The full reference for OCR engines, endpoints and image handling lives on the Japanese OCR page.
Step 4 — Readings, furigana and meaning on demand
Once words are tappable, the popup does the heavy lifting. For a missing reading, よむ shows the reading right there; you can also turn on furigana so kanji get readings inline as you read. Choose all words, hard kanji only, or hide-for-known so you only see furigana on words you have not learned yet — which keeps an easier title from becoming a wall of kana.
Stuck on a single kanji rather than a word? Tap it to open the kanji drilldown: stroke count, grade, JLPT level, on/kun readings, RTK data, components, animated KanjiVG stroke order, and a small drawing pad. Details on the furigana reader page.
Step 5 — Mine the words worth remembering
Reading is the point; reviewing makes it stick. When a word matters, save it instead of re-looking it up next chapter:
- Jiten/JPDB: add the word, mark never-forget, blacklist noise, or send review grades straight from the popup.
- Anki (via AnkiConnect): create a card with the word, reading, meaning, the source sentence from the panel, audio, and optionally the panel image.
A sentence mined from manga you actually read beats a wordlist. Full workflow in the mine sentences to Anki guide.
Where to find legal, free manga to read
Keep it legitimate — there is plenty:
- Graded readers and learner sites publish easy Japanese, often with selectable text and furigana.
- Official free chapters. Many publishers and creators put first chapters or ongoing series online for free.
- MangaDex-style readers host community and officially-permitted releases; some chapters ship Mokuro overlays.
This guide does not recommend or link to piracy. Read from sources you are entitled to.
Practical tips for beginners
- Start easy. Pick a title that is mostly comprehensible. If every bubble needs three lookups, drop down a level.
- Look up only what blocks you. If you got the gist from the art and context, keep reading.
- Lean on hide-for-known furigana so you train recall on familiar words and only get help on new ones.
- Mine sparingly. A handful of good sentence cards per chapter beats fifty you will never review.
- Re-read. The second pass of a volume is fast and confidence-building — repetition is a feature of manga, not a bug.

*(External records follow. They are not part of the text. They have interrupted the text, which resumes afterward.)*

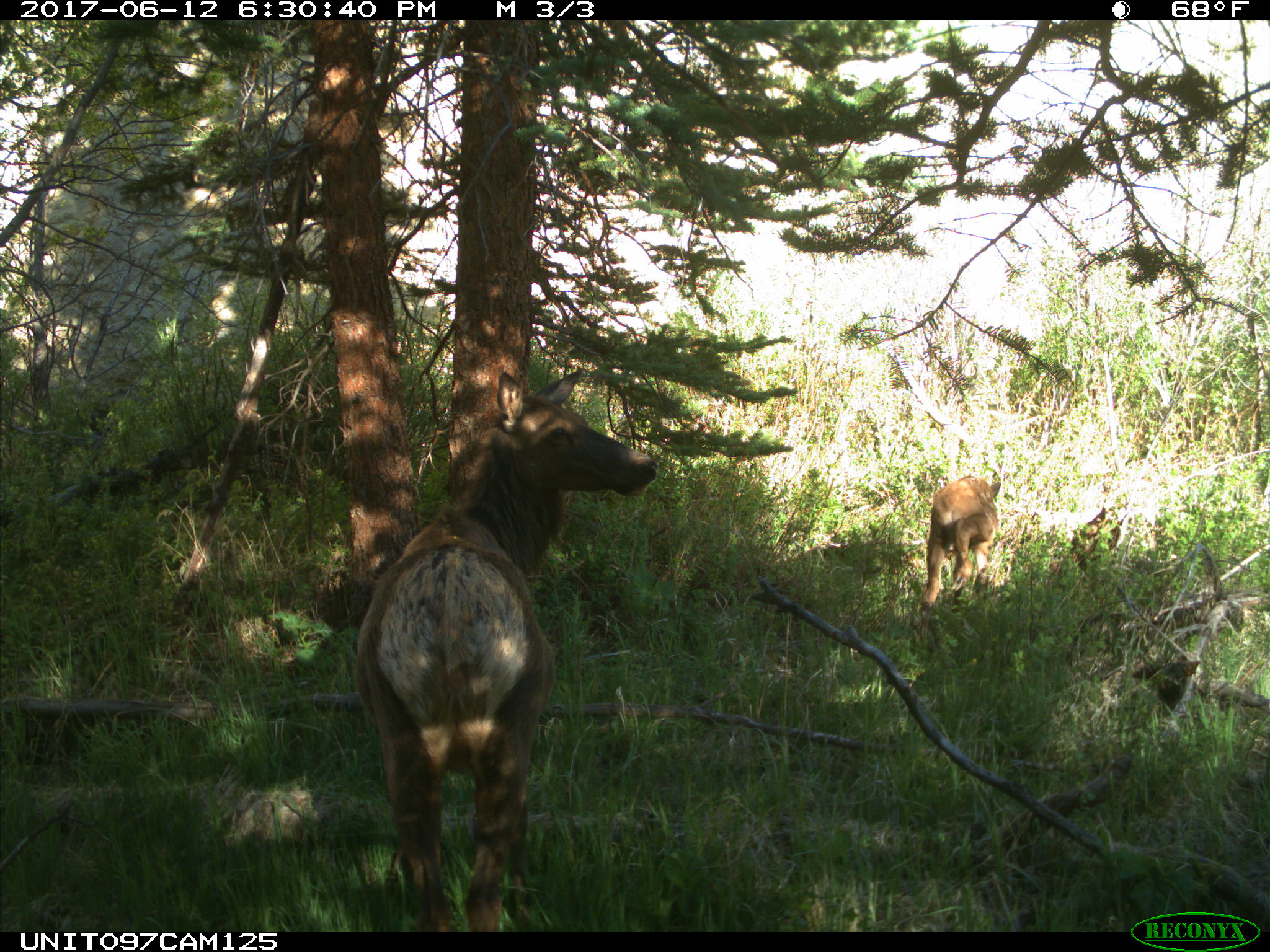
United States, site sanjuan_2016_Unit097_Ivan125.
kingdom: Animalia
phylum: Chordata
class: Mammalia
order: Artiodactyla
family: Cervidae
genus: Cervus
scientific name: Cervus elaphus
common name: red deer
Cervus elaphus (red deer).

When you want more input away from the page, comprehensible video pairs well with reading — see the comprehensible input on YouTube guide.
FAQ
Can I tap words inside manga images to look them up? Yes — via embedded Mokuro metadata (instant) or a local OCR engine like MangaOCR or PaddleOCR. See Tapping words inside image-only panels above.
Is my manga uploaded anywhere when I use OCR? No. Embedded Mokuro OCR is read locally; image-only OCR sends images only to a local endpoint you run — there is no cloud service, and nothing is sent if you configure no endpoint.
Do I need to know all the words before I start reading manga? No. Pick a mostly-comprehensible manga, look up only what blocks you, and save the words that matter — rather than memorising everything in one sitting.